___ Extracted data ___

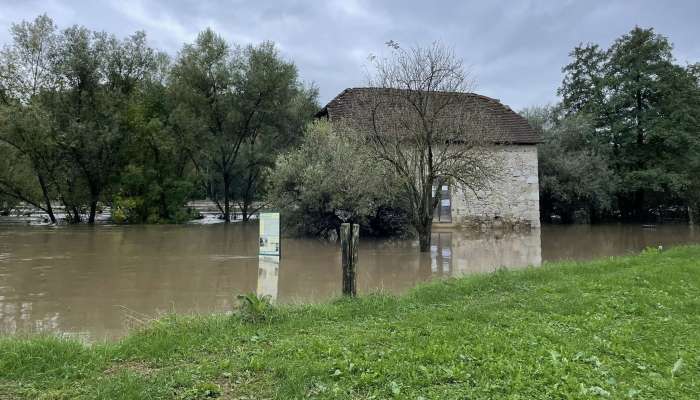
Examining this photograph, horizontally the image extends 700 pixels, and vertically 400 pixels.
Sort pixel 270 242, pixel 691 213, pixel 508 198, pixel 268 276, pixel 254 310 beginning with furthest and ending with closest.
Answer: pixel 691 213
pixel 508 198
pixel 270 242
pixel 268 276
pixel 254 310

___
___ Extracted data ___

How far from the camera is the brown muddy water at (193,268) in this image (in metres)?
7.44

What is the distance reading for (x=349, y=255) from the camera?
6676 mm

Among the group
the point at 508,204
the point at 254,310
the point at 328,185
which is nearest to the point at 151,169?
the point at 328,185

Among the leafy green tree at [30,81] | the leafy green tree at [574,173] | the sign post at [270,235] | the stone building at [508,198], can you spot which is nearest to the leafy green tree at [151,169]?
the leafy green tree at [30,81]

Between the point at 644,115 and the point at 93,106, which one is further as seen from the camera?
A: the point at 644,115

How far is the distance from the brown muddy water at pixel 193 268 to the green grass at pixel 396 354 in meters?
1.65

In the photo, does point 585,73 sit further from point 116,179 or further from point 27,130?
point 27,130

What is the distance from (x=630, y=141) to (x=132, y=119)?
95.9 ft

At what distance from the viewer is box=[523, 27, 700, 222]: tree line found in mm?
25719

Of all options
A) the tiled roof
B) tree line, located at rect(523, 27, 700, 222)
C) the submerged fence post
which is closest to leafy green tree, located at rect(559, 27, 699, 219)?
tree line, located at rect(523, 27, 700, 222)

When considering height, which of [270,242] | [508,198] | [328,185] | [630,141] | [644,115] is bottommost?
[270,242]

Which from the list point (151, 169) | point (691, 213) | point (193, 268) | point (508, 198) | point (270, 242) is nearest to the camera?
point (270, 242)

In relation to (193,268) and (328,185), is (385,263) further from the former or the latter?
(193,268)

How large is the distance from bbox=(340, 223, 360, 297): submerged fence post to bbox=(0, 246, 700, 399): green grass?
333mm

___

- **Do this**
Count the lines in the rows above that contain the string "camera", treating uppercase and lowercase as different. Reply with the number only.

- **Task output**
4